Source passage:

***

Film score by Marco Beltrami and Buck Sanders
- Released: August 23, 2011
- Studio: Simon Leadley Scoring Stage, Sydney
- Genre: Film score
- Length: 54:50
- Label: Lakeshore
- Producer: Marco Beltrami; Buck Sanders;

Marco Beltrami chronology
| Scream 4 (2011) | Don't Be Afraid of the Dark (2011) | The Thing (2011) |

Buck Sanders chronology
| The Hurt Locker (2009) | Don't Be Afraid of the Dark (2011) | Deadfall (2012) |

= Don't Be Afraid of the Dark (soundtrack) =

Don't Be Afraid of the Dark (Original Motion Picture Soundtrack) is the film score to the 2011 film Don't Be Afraid of the Dark. The film score is composed by Marco Beltrami and Buck Sanders and released through Lakeshore Records on August 23, 2011.

== Development ==
Marco Beltrami was recommended by the executive producer Guillermo del Toro, who had worked in Mimic (1997), Blade II (2002) and Hellboy (2004) to score for the film, along with his protégé Buck Sanders as the co-composer. According to Beltrami, as del Toro made a very stylized picture of the television film remake and wanted the music to evoke a little bit of the feel of some of the classic horror films from the 1970s. Beltrami was reliant on woodwinds and instruments such as the vibraphone, and melodic ideas, instead of approaching it in a textural way. For the most part, the score was purely orchestral although some sounds were manipulated and processed using echoplex. The lullaby theme for Sally, was made using the carousel sounds, while a corresponding theme for the goblin creatures and other themes accompany much of the score. He considered it as a bit different from some of the horror films, which concentrated more on sound principles, taking acoustic sounds and manipulating them, and while the film having a bit of jump scares, the film for the most part, revolves around the story of Sally and the story is travelled through her point of view unlike the jump scares in the Scream franchise.

== Release ==
The album was released digitally on August 23, 2011, and in physical formats on September 27, 2011, under the Lakeshore Records label.

== Reception ==
Jeannette Catsoulis of The New York Times and Kirk Honeycutt of The Hollywood Reporter considered the score as "thrilling" and "exhillarating". William Ruhlmann of AllMusic wrote "Don't Be Afraid of the Dark, circa 2011, thus, is a deliberately old-fashioned horror movie score by some avid students of the style." Ian Bunting of Daily Record called it a "gothic score".

***

Activity list:
1. Decide whether each statement below agrees with the soundtrack passage, answering yes or no and quoting the words from the passage that settle it.
(a) The album came out in physical formats on the same day as its digital release.
(b) For the most part, the score was purely orchestral.
(c) Carousel sounds were used to make the lullaby theme for Sally.
2. Answer these questions using the soundtrack passage.
(a) At which studio was the score recorded?
(b) What is the running length of the album?
(c) Which AllMusic writer reviewed the score?

Listed entries:
***

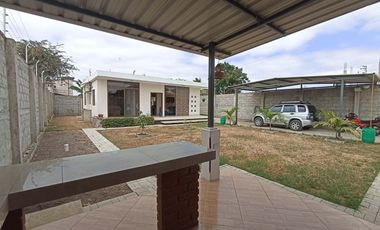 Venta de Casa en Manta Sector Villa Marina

***

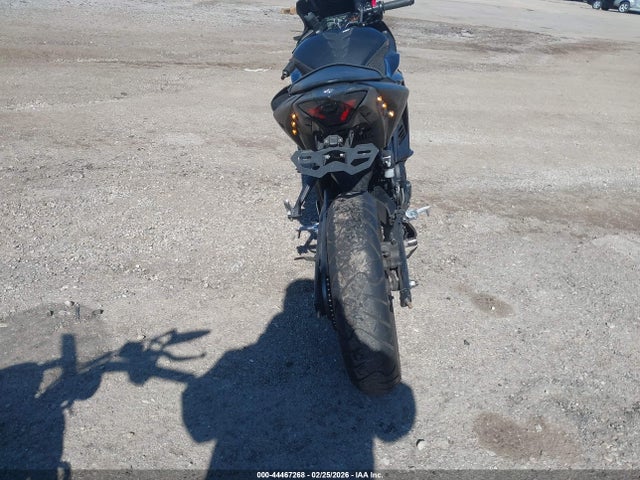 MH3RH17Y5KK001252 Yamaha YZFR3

***

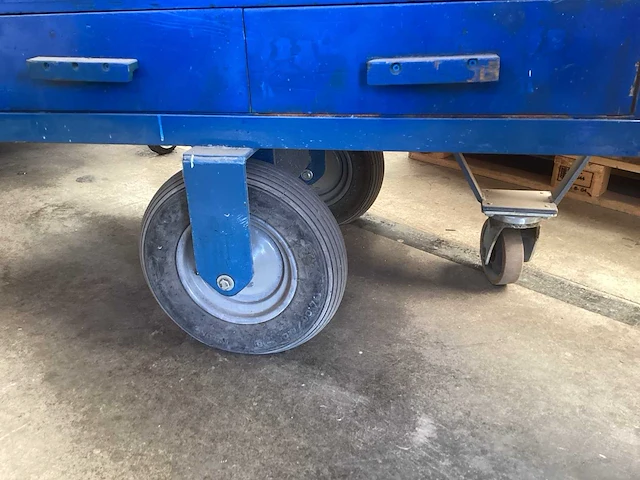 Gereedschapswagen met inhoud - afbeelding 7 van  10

***

Answers to each task:
1.
(a) No: "in physical formats on September 27, 2011"
(b) Yes: "For the most part, the score was purely orchestral"
(c) Yes: "The lullaby theme for Sally, was made using the carousel sounds"

2.
(a) Simon Leadley Scoring Stage, Sydney
(b) 54:50
(c) William Ruhlmann